Personal information
- Full name: Simon Roger Northcote-Green
- Born: 30 May 1954 (age 72) Worksop, Nottinghamshire, England
- Batting: Right-handed
- Bowling: Right-arm medium

Domestic team information
- 1974–1979: Oxford University

Career statistics
| Competition | First-class |
| Matches | 9 |
| Runs scored | 138 |
| Batting average | 9.85 |
| 100s/50s | –/– |
| Top score | 38* |
| Catches/stumpings | 3/– |
- Source: Cricinfo, 11 January 2020

= Simon Northcote-Green =

English cricketer

Simon Roger Northcote-Green (born 30 May 1954) is an English former first-class cricketer.

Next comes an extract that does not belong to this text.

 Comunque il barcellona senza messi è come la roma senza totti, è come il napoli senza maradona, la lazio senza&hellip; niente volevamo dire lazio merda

Northcote-Green was born at Worksop in May 1954. He was educated at St Edward's School, Oxford before going up to Keble College, Oxford. While studying at Oxford, he played first-class cricket for Oxford University. He debuted against Leicestershire and made nine appearances from 1974–79. In his nine first-class appearances, he scored 138 runs at an average of 9.85 and a high score of 38 not out. Between spells studying at Oxford, he attended the University of Reading from 1975-78.

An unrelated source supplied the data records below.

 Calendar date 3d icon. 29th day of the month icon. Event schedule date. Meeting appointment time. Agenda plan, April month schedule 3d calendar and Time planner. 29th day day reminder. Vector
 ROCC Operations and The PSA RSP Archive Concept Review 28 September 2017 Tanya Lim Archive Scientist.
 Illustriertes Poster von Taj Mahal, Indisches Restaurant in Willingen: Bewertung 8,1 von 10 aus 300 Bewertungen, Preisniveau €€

Upon completing his studies, Northcote-Green became a schoolteacher, volunteering at the Mwea Rice Scheme, Kenya, with Voluntary Services Overseas 1980 & 1981 and teaching at Marlborough College and in the United States at Phillips Academy. He began teaching at Dulwich College in 1989, and from 2000 until his retirement in 2016, he was the college's deputy master. His son, Max, is a professional rugby union player.